FUARCI KAÇA AYRILIR?
Açılıştaki Cİ kalabalığını birkaç gruba ayırabiliriz:
BiR: Koleksiyonerler, kalabalık bastırmadan öğle saatlerinde geliyor. Kılık kıyafet sade, ifadeler ciddi, esas dertleri insan değil eser görmek.
İKİ: VIP kartı olanların da saat 19:00'daki 'normal' açılıştan önce sakin biçimde gezme hakları var. Onlar da mümkün mertebe vakitlice intikal ediyorlar diyelim. Kostümler şıkçana ama abartısız.

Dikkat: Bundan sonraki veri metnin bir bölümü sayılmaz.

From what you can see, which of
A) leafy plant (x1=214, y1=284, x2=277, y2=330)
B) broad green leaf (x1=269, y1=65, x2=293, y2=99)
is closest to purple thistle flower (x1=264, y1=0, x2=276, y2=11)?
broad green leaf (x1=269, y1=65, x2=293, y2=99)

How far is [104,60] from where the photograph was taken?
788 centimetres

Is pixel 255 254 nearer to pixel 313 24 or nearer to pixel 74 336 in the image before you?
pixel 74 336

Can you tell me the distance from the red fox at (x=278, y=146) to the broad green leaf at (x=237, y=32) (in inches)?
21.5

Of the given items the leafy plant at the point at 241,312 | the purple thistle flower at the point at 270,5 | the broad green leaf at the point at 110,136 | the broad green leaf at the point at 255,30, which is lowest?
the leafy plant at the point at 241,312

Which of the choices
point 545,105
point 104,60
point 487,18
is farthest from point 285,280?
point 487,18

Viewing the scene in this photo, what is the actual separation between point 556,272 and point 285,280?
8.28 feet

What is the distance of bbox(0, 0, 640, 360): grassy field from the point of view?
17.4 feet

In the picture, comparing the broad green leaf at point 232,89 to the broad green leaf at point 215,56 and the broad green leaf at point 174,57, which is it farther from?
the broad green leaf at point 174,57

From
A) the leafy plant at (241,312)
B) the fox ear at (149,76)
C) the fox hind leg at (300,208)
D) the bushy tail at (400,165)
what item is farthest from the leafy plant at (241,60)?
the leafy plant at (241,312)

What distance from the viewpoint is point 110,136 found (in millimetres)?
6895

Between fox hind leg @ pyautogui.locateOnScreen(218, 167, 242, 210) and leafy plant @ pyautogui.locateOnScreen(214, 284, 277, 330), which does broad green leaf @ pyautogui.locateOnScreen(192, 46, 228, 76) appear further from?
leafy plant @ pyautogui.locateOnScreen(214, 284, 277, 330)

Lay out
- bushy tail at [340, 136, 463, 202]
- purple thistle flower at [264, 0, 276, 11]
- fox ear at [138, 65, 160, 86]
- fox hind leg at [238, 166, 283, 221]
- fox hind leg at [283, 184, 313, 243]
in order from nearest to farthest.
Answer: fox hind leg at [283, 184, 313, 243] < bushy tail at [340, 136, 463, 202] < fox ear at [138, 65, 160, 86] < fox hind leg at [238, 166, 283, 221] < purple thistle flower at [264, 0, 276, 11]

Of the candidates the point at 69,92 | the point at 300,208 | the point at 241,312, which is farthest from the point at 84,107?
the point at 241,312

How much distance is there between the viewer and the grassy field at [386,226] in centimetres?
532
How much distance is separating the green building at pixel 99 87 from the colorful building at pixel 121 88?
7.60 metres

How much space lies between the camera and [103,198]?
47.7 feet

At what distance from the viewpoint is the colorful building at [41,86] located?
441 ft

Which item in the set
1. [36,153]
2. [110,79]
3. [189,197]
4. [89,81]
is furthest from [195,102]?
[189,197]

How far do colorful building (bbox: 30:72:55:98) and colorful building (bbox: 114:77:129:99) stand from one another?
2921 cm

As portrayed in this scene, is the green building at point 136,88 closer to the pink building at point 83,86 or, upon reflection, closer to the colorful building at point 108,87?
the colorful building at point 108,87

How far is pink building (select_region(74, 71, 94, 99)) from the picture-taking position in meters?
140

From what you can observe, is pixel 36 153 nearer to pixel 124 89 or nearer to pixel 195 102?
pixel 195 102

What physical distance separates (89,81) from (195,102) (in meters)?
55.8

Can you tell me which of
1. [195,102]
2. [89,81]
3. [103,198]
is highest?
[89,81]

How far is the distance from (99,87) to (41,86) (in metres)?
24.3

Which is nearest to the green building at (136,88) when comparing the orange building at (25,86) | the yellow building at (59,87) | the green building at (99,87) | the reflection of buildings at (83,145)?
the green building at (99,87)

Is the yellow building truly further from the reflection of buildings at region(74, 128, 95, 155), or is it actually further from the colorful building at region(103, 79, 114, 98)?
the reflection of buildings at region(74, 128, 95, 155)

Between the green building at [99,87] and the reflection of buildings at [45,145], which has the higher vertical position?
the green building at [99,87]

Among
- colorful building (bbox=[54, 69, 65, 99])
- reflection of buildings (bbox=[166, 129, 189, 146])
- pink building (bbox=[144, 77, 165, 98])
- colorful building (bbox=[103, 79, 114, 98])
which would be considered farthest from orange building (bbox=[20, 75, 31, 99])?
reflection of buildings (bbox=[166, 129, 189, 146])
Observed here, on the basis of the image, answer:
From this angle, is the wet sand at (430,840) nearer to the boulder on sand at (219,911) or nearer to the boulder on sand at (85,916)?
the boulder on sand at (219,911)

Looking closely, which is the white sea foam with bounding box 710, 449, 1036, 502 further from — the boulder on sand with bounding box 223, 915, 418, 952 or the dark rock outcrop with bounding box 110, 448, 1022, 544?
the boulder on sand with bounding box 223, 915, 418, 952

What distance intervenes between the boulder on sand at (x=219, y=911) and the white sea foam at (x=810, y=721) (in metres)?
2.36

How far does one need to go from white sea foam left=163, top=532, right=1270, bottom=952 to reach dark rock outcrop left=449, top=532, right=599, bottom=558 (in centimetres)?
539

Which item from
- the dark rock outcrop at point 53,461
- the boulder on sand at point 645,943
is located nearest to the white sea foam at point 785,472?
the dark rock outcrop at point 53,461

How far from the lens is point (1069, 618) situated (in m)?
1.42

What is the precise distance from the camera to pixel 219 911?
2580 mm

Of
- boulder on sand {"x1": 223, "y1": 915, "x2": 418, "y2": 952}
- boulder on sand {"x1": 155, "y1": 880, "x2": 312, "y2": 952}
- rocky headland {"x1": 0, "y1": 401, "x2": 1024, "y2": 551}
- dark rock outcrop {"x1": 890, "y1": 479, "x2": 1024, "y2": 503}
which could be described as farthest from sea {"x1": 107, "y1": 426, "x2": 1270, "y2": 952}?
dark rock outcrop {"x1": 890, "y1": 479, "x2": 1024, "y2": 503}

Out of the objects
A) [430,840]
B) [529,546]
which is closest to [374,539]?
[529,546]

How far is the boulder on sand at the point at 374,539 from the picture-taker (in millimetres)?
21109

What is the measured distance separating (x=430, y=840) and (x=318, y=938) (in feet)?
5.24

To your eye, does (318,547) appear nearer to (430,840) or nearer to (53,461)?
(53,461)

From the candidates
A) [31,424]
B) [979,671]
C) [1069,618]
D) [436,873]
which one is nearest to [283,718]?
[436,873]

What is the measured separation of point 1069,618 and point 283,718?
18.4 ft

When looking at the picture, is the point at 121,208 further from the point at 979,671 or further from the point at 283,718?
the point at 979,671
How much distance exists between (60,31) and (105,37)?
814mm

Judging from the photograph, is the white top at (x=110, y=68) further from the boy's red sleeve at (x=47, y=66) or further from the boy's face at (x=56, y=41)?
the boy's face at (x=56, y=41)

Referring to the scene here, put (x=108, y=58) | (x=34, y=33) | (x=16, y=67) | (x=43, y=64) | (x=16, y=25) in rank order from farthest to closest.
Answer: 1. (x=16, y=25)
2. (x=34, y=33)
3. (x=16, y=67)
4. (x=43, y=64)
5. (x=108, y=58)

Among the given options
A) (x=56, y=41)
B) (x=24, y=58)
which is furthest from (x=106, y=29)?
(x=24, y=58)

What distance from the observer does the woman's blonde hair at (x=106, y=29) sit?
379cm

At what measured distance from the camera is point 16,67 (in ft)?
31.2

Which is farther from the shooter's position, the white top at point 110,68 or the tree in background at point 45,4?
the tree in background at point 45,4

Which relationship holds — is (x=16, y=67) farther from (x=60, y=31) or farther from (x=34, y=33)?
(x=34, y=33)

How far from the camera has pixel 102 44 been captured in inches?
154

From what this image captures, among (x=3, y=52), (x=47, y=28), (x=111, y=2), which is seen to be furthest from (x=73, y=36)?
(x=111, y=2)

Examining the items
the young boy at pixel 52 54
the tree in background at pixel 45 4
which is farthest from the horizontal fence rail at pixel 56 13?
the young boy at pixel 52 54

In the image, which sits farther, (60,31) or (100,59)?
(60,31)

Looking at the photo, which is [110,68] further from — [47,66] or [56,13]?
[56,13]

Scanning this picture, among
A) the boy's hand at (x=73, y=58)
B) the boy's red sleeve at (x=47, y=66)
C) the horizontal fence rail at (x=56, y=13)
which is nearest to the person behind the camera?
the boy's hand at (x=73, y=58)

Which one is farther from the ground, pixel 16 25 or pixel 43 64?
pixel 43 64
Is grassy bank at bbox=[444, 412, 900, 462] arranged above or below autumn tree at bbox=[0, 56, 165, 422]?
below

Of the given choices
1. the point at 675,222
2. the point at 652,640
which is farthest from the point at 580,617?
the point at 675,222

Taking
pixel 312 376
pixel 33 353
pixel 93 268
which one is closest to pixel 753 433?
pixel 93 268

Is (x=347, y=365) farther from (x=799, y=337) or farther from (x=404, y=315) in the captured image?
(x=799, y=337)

ÜÇ: Bedenlerini bir tuval olarak taşıyan, bir enstalasyon gibi yaşayan çağdaş sanat insanları. Kostümlerde illa ki baktıran bir yan, saçta tuhaf bir ton/kesim, keskin geometrik form kullanımı, renk patlatma...
Eserlerden çok daha fazla dikkat çekeni oluyor.
DÖRT: Hevesli, piyasacı açılış insanları... Üstlerinde duramadıkları minare topuklar onlarda, sonsuz sırt dekolteleri onlarda, demode olması an meselesi en moda haller hep onlarda. İşleri sosyalleşmek.
Bunların bir asilleri, bir de suyunun suyu yedekleri var. Kıyafetten de edadan da hemen anlaşılıyor. 18:00 itibarıyla sahne alıyorlar.
BEŞ: Saat 19:30-20:00 gibi işyerinden çıkıp gelenlerin de etkisiyle 'Halk fuara geldi, vatandaş rahat gezemedi!' durumu hasıl oluyor. O zaman artık hakkıyla gezmeyi bir sonraki güne bırakmak gerekiyor.
Çarşamba akşamından özel isim duymak isteyenlere: Ali Dinçkök'ten Nihan ve Ekin Baran'a koleksiyonerler... Hasan Bülent Kahraman'dan Ali Akay'a küratörler... Kezban Arca Batıbeki'den Balkan Naci İslimyeli'ye sanatçılar... İnci Aksoy'dan Demet Müftüoğlu Eşeli'ye galericiler... Suzan Sabancı'dan Aylin Tahincioğlu'na cemiyet simaları... Beren Saat ve Kenan Doğulu'dan Arzum Onan'a, Esin Maraşlıoğlu'ndan Sinem Güven'e sahne, perde, moda, magazin yüzleri...
Ve daha yüzlercesi...
PARTİ SANAT İÇ İÇE
Bu yıl 23 ülkeden 108 galeri ve 520 sanatçı görücüye çıkacak dört gün boyunca. Tek tek isim saymak abes geliyor artık, hem bir diğerine haksızlık hem de herkesi mıknatıslayan eser başka oluyor. Ama Cİ'nın artık nasıl da dünyalı olduğuna işaret etmek için New York'tan Marlborough ve Andipa, Londra'dan Kashya Hildebrand, Berlin'den Kornfeld, Roma'dan Russo, Paris'ten Lelong diye çıtlatalım birkaç galeriyi.
Pazar akşamına kadar sadece Lütfi Kırdar Uluslararası Kongre ve Sergi Sarayı ile İstanbul Kongre Merkezi'nde değil, şehrin dört bir yanında da sergiler ve çağdaş sanat etkinlikleri var. Rehberli turlar, konuşmalar, stüdyo ziyaretleri...
Daha kalantorlar için özel yemekler, ev davetleri...
Çarşamba akşamı Anima Gallery'nin, Galerist'in, Önder Öztarhan'ın verdiği özel yemekler vardı. Yönetim Kurulu Başkanı Ali Güreli'nin daveti Lucca'daydı. İstanbul Art News ve Lucca ortaklığındaki parti ise Karaköy'deki Liman'daydı. İçeri girmeye çalışan şöhretli kalabalık, kaldırımda enstalasyon oldu! Parti bahane, sanat şahane, diye bağlayayım.